The data and marketing industry is missing a “cohesive strategy” for promoting and running apprenticeship programmes, according to the Data & Marketing Association (DMA).
Speaking at the start of National Apprenticeships Week (8 to 14 February), the organisation believes there is yet to be a “unified and sustained push” to lead the data and marketing experts of tomorrow towards apprenticeships.
As a result, DMA Talent is teaming up with training company The JGA Group to deliver accredited apprenticeship training as part of a plan to widen access for marketing apprentices.
This means that, from March onwards, apprentices will be able to access content from the Institute of Data & Marketing (IDM) as part of their training.
“Apprenticeships need to become part of the overall talent strategy – driven by the boardroom so they become embedded into the DNA of a business,” says general manager of DMA Talent, Kate Burnett.
“With more support and guidance for businesses, we can increase the number of apprentices across the industry. But we must improve senior stakeholder buy-in, improve understanding of the apprenticeship levy and help organisations to discover accredited training providers.”

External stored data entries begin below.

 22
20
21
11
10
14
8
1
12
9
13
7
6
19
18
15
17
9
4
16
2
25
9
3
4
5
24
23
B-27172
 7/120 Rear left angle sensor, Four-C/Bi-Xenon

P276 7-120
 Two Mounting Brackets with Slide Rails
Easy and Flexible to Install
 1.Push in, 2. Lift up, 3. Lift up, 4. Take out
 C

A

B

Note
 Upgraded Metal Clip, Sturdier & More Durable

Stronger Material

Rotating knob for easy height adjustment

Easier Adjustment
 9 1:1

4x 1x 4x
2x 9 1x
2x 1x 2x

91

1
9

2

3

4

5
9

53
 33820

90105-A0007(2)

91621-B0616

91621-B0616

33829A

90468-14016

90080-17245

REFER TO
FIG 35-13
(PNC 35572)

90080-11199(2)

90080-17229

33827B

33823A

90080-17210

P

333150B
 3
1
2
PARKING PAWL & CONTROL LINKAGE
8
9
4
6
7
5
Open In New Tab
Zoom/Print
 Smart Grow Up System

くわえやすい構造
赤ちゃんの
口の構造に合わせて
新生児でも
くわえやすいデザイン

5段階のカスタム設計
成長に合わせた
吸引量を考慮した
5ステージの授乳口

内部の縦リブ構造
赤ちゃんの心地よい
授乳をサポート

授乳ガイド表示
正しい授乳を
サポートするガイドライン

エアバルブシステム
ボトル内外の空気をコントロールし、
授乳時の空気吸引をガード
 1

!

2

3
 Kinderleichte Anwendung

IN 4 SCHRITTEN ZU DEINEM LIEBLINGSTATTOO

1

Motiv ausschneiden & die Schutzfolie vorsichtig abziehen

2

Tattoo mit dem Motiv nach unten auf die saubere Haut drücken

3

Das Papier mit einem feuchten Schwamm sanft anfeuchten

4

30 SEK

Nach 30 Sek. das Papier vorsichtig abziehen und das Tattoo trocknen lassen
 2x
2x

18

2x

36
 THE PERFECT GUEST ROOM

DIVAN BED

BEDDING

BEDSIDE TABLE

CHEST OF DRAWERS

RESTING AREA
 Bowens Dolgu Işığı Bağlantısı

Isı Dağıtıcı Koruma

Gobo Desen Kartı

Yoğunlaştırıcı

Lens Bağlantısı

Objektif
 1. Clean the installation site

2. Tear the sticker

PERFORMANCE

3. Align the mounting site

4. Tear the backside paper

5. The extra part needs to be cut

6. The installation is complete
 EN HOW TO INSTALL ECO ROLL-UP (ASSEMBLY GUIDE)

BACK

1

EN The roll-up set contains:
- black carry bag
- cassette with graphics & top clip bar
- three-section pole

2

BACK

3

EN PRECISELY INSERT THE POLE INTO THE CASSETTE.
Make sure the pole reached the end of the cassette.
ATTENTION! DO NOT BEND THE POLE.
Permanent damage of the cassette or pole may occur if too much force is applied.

Official statistics indicate support for apprenticeships at all levels has been hit by the pandemic. Figures from the Department for Education show that between 23 March and 31 July 2020 in England, 58,160 apprentices started their training, down from 107,750 during the same period in 2019. Apprenticeships for the under-19s were particularly affected, decreasing by over two-thirds compared to the same period last year.
To learn more about the state of the apprenticeship sector, the DMA conducted research with 17 senior professionals across the data and marketing industry. It found there are 16 data and marketing apprenticeships on offer nationwide, yet many aspiring young marketers still can’t see a clear route into a suitable role that will develop their skills, while others are unaware of the training opportunities.
From a company perspective, issues persist around boardrooms being difficult to engage for programme development and funding, while organisations are also struggling to find accredited training providers. Furthermore, the research identifies departmental differences between HR and marketing in terms of apprentices’ roles and learning.
The DMA also believes government communications must be clearer, as analysis of the interviews found confusion about what the apprenticeship levy can be used for.
In addition, the report suggests the structure of apprenticeships needs to be reviewed to allow for a better balance between work and study time. The DMA found “widespread consternation” among employers about the current requirement that every programme must allocate a minimum of 20% of an apprentice’s time to study.
The DMA is now calling for a “concerted effort” from everyone across the industry to ensure young people have the opportunity to begin a career in data and marketing. Going forward, the organisation has committed to promote the benefits of employing apprentices to firms, share best practice, provide ad hoc training for line managers and help define the apprenticeship endpoint.